Publication year - 2011
Publication title -
experimental physiology
Language(s) - English
Resource type - Journals
SCImago Journal Rank - 0.925
H-Index - 101
eISSN - 1469-445X
pISSN - 0958-0670
DOI - 10.1113/expphysiol.2011.058503
Subject(s) - electrophysiology , guinea pig , heart failure , cardiology , medicine , sympathetic activity , endocrinology , heart rate , blood pressure
Widely used murine models of adrenergic‐induced cardiomyopathy offer little insight into electrical derangements seen in human heart failure owing to profound differences in the characteristics of ventricular repolarization in mice and rats compared with humans. We therefore sought to determine whether sustained adrenergic activation may produce a clinically relevant heart failure phenotype in the guinea‐pig, an animal species whose ventricular action potential shape and restitution properties resemble those determined in humans. Isoprenaline (ISO), a β‐adrenoceptor agonist, was infused at variable dosage and duration using either subcutaneously implanted osmotic minipumps or daily injections, in an attempt to establish the relevant treatment protocol.

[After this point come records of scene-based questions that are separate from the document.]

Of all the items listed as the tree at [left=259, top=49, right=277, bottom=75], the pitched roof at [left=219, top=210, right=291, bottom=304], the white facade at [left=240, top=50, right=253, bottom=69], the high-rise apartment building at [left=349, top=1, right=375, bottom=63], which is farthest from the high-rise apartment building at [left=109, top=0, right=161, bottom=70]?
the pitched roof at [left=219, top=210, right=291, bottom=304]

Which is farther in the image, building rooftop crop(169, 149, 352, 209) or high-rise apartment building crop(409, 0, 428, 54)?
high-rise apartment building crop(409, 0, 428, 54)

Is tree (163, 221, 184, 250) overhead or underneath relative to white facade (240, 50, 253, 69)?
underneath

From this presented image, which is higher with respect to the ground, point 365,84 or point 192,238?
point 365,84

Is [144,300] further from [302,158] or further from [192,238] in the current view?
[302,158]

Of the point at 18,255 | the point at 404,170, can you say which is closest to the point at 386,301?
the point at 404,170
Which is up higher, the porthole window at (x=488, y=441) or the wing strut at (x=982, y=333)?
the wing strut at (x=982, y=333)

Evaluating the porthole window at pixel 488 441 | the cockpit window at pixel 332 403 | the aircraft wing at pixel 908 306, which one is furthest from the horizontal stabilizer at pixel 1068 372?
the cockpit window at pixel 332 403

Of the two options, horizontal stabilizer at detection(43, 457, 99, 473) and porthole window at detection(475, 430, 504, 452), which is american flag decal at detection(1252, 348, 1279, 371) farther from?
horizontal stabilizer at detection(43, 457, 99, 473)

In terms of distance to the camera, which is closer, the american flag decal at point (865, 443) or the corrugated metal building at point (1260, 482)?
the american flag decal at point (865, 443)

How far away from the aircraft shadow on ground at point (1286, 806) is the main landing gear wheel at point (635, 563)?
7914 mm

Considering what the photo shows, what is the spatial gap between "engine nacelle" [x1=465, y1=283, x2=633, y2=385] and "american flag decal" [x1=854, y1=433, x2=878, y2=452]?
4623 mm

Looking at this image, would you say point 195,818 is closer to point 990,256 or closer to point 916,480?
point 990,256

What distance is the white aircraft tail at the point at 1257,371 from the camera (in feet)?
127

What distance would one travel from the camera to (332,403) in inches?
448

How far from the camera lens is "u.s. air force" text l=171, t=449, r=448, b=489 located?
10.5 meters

We found that 3 months of daily ISO injections (final dose of 1 mg kg −1 , i.p. ) promote heart failure evidenced by cardiac hypertrophy [increased cardiac weights, left ventricular (LV) posterior wall thickness, myocyte cross‐sectional area and LV protein content], cardiac dilatation (increased LV internal diameters), basal systolic dysfunction (reduced LV fractional shortening determined by echocardiography and flattened LV systolic pressure–volume and stress–strain relationships assessed in isolated, perfused heart preparations), reduced contractile reserve in the presence of acute β‐adrenoceptor stimulation, and pulmonary oedema (increased lung weights). These changes were associated with prolongation of LV epicardial action potential, effective refractory period and QT interval, an upward shift of the electrical restitution curve determined over a wide range of diastolic intervals, and reduced maximal restitution slope. The physiological right ventricular‐to‐LV difference in action potential duration was eliminated in ISO‐treated hearts, thereby contributing to impaired activation‐to‐repolarization coupling and reversed right ventricular‐to‐LV difference in repolarization time. In summary, we establish the guinea‐pig model of ISO‐induced cardiomyopathy, which enables the correlation of detrimental structural and contractile changes with repolarization abnormalities typically seen in human heart failure.